My favorite memory of Dr. Good came when I was an Extension Agent. The Pottawatomie County Livestock Judging Team earned the honor of representing Kansas at the Denver Stock Show. In the months leading up to the contest, I arranged practices for the team. I contacted Craig Good about coming to Good Farms. Craig graciously agreed to host us and asked if it was OK if his Dad was there.
Let me set the stage for those of you not familiar with the world of livestock judging. This would be something along the line of Dean Smith attending your basketball practice or Albert Einstein helping you prepare for the science fair. I am not sure if Craig even finished his sentence before I fell all over myself accepting his offer.
The day of the practice I spent the van ride explaining the significance of Dr.
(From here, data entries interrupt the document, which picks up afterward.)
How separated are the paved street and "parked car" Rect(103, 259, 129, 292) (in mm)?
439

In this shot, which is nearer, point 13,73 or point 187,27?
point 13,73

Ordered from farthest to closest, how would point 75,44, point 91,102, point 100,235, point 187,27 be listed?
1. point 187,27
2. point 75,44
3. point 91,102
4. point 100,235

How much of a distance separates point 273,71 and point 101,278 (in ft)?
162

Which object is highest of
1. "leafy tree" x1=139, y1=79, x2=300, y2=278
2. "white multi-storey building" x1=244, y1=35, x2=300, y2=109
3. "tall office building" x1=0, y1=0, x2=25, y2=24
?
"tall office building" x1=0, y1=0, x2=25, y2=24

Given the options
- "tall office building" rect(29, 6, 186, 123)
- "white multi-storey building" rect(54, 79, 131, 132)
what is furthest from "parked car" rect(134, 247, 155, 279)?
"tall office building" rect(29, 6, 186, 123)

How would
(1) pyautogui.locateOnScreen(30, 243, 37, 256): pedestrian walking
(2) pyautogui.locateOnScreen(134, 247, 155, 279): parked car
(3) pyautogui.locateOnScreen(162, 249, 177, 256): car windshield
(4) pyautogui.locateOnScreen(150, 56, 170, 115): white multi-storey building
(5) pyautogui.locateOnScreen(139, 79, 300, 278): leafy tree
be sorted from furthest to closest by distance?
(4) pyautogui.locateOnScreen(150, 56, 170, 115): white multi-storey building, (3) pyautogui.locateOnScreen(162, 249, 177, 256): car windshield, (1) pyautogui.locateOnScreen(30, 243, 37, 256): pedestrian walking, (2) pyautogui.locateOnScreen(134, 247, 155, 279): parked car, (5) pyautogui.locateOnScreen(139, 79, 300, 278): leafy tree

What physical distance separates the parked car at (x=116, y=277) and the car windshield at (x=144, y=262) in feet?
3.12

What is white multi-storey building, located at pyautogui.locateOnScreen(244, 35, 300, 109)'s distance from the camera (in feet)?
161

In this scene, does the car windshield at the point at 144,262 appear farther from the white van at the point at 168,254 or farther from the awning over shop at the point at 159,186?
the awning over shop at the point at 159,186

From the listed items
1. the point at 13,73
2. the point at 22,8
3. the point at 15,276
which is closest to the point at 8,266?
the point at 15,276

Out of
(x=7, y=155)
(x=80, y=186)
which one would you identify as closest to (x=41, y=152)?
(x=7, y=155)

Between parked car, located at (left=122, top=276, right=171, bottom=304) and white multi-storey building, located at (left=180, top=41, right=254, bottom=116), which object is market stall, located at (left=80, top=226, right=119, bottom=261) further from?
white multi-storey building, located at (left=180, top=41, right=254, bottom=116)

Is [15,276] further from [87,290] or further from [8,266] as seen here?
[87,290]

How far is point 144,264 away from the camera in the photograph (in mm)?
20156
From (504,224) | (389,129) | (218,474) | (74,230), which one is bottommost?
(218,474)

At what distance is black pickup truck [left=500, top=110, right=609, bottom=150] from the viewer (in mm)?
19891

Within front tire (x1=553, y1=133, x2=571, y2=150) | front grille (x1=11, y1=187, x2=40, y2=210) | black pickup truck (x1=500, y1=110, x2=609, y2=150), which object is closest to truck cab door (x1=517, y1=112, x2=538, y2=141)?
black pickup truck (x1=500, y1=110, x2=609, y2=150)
Good’s presence to the kids. I gave them a version of the talk Dr. Drake had given us at K-State. While I am not completely sure of what I told the team, I do remember one statement. I stated that this opportunity may not mean much to them right at that moment, but some day it would. Don’t get me wrong, the five 4-Hers on that team were tremendous young people but I wasn’t sure the importance of the impending practice had occurred to them.
The practice was great and we got an incredible amount of work done, but that wasn’t the best part of the day. After practice, Craig and Amy invited us into their house for snacks. During that time Dr. Good spoke to the kids about the livestock and life. It was one of the most meaningful and memorable hours of my life, and I can only hope it touched the kids as much as it did me.
When I heard of Dr. Good’s passing my thoughts went back to that day. What I wouldn’t give to spend another hour sitting and taking in his observations on life and livestock. He was a truly great man, an example of a life well spent and how to make a difference with the one life we are each given. For that I am very thankful.